Observatoire français des tornades et orages violents

Tornade EF0 à Lambersart (Nord) le 24 octobre 2010

Une tornade de très faible intensité (EF0) est brièvement ressentie dans une cité de la commune de Lambersart (Nord), le 24 octobre 2010, à 17h15 locales. La structure convective à l'origine du phénomène, qui a été vue et photographiée, s'est constituée en périphérie arrière droite d'une cellule orageuse productrice de chutes de grêle abondantes sur l'agglomération lilloise.

Principales caractéristiques de la tornade

intensité maximale : EF0, soit des vents estimés de 105 km/h à 135 km/h
distance parcourue : 100 mètres
largeur moyenne : 10 mètres

commune traversée : LAMBERSART (cité Richez, rue Gabrielle Bouveur)

département : NORD (59)

====================

■ **Consigne A**:
Dites si chacune des affirmations suivantes concorde avec la fiche sur la tornade de Lambersart, en répondant par oui ou non et en citant les mots décisifs du texte : (i) la tornade a parcouru 100 mètres ; (ii) sa largeur moyenne atteignait 100 mètres ; (iii) la cellule orageuse a provoqué d'abondantes chutes de grêle sur l'agglomération lilloise.
Le texte et les entrées proviennent de sources distinctes.

Entrées sources
====================

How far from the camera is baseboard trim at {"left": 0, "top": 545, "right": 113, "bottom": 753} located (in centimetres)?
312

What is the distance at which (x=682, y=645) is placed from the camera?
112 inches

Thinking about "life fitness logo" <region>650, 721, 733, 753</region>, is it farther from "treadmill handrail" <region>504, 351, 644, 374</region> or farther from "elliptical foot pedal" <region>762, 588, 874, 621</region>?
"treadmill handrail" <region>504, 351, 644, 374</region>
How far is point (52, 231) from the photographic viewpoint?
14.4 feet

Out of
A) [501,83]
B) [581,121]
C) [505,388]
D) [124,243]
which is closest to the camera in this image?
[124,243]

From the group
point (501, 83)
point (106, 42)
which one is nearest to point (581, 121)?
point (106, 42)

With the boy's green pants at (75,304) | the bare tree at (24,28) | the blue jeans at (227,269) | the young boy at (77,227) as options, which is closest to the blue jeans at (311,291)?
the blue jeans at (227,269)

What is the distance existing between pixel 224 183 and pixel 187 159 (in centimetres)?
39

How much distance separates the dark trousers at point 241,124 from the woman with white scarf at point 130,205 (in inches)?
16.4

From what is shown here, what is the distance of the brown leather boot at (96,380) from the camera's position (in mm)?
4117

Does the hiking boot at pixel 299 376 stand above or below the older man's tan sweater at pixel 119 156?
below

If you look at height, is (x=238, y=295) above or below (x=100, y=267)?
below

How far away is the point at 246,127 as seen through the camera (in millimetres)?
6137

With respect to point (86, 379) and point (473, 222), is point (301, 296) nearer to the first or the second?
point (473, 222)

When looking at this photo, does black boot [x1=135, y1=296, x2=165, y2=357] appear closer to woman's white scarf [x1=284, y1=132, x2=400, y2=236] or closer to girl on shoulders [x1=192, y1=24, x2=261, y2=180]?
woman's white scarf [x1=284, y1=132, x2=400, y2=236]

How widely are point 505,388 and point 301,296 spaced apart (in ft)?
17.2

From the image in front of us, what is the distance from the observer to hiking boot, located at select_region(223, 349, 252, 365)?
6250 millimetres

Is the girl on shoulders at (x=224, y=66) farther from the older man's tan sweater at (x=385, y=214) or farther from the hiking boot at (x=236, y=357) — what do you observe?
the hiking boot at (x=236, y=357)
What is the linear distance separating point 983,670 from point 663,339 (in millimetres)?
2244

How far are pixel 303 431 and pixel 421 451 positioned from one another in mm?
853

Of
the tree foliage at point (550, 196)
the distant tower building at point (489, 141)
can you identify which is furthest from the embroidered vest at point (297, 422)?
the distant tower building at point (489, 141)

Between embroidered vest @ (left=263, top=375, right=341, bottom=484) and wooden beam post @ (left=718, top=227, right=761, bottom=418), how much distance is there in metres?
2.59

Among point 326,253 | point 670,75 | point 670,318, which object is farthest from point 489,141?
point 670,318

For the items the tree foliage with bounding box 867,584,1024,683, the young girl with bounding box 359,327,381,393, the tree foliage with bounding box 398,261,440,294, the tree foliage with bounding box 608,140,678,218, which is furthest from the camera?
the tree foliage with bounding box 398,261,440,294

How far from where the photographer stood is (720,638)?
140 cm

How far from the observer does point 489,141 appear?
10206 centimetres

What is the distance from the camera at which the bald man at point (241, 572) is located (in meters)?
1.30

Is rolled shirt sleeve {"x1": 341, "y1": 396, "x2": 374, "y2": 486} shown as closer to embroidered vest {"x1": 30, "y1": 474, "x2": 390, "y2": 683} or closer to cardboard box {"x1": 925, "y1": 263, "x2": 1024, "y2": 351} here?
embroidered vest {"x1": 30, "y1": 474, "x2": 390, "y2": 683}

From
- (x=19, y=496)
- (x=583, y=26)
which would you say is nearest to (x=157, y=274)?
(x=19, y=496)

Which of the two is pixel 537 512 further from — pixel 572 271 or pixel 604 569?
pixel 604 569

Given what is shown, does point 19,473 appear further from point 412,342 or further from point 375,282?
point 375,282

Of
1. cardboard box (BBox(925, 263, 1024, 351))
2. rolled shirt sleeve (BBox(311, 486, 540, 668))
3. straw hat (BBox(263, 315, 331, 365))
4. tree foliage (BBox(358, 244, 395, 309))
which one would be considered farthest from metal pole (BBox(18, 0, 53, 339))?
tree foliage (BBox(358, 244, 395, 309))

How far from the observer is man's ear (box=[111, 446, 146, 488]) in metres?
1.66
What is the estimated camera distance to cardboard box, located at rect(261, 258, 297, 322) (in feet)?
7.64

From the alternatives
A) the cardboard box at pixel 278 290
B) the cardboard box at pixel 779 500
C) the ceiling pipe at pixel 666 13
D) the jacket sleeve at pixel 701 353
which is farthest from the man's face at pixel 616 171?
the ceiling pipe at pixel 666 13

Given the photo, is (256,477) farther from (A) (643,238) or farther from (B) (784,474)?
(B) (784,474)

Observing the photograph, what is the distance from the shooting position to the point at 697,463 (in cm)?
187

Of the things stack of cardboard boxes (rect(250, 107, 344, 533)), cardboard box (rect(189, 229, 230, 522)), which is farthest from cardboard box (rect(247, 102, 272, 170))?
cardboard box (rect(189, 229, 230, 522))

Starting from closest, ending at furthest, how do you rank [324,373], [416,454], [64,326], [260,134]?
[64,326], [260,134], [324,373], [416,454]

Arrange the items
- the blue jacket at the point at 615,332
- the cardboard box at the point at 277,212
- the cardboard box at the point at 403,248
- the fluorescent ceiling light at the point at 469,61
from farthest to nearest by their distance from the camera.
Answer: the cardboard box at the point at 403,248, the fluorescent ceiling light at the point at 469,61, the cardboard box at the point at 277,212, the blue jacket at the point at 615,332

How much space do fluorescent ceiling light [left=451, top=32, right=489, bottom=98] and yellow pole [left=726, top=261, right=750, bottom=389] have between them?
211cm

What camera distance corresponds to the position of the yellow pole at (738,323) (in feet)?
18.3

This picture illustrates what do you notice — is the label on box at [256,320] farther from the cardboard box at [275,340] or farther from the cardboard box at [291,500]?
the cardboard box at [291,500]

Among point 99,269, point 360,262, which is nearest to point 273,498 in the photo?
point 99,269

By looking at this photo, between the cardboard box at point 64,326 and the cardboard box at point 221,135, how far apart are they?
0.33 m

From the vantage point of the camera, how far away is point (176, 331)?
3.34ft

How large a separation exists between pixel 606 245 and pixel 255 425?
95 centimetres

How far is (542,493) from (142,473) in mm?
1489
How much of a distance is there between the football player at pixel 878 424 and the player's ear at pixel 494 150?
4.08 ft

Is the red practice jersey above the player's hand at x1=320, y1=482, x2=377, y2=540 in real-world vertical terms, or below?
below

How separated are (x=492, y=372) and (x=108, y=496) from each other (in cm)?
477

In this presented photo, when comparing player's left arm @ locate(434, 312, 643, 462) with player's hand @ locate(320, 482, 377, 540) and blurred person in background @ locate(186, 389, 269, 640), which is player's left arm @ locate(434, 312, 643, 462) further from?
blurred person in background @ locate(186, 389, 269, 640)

====================

■ **Consigne B**:
Relevez chaque ligne des entrées qui contient la chaîne "apart", en tenant compte de la casse.

■ **Résultat A**:
(i) Oui : « distance parcourue : 100 mètres »
(ii) Non : « largeur moyenne : 10 mètres »
(iii) Oui : « productrice de chutes de grêle abondantes sur l'agglomération lilloise »

■ **Résultat B**:
How widely are point 505,388 and point 301,296 spaced apart (in ft)?
By looking at this photo, between the cardboard box at point 64,326 and the cardboard box at point 221,135, how far apart are they?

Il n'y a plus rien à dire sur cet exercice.